Label-Efficient School Detection from Aerial Imagery via Weakly Supervised Pretraining and Fine-Tuning
2026-05-05 • Computer Vision and Pattern Recognition
Computer Vision and Pattern RecognitionArtificial IntelligenceMachine Learning
AI summaryⓘ
The authors developed a method to find schools using aerial images without needing many hand-labeled examples. They first create automatic labels from limited location points and segmentations, then train a model to recognize schools. After this, they improve the model with a small number of carefully labeled images. This approach works well even with very little human-labeled data, making it easier and cheaper to map schools worldwide. Their work helps plan education infrastructure and internet access in places with poor records.

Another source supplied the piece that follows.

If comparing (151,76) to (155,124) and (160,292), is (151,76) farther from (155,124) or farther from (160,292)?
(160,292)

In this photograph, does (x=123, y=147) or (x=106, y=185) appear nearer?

school detectionaerial imageryweak supervisionsemantic segmentationbounding boxesobject detectionlow-data regimeinfrastructure mappingautomatic labelingfine-tuning
Authors
Zakarya Elmimouni, Fares Fourati, Mohamed-Slim Alouini
Abstract
Accurate school detection is essential for supporting education initiatives, including infrastructure planning and expanding internet connectivity to underserved areas. However, many regions around the world face challenges due to outdated, incomplete, or unavailable official records. Manual mapping efforts, while valuable, are labor-intensive and lack scalability across large geographic areas. To address this, we propose a weakly supervised framework for school detection from aerial imagery that minimizes the need for human annotations while supporting global mapping efforts. Our method is specifically designed for low-data regimes, where manual annotations are extremely scarce. We introduce an automatic labeling pipeline that leverages sparse location points and semantic segmentation to generate infrastructure masks from which we generate bounding boxes. Using these automatically labeled images, we train our detectors on a first training stage to learn a representation of what schools look like, then using a small set of manually labeled images, we fine-tune the previously trained models on this clean dataset. This two stage training pipeline enables large-scale and strong detection in low-data setting of school infrastructure with minimal supervision. Our results demonstrate strong object detection performance, particularly in the low-data regime, where the models achieve promising results using only 50 manually labeled images, significantly reducing the need for costly annotations. This framework supports education and connectivity initiatives worldwide by providing an efficient and extensible approach to mapping schools from space. All models, training code and auto-labeled data will be publicly released to foster future research and real-world impact.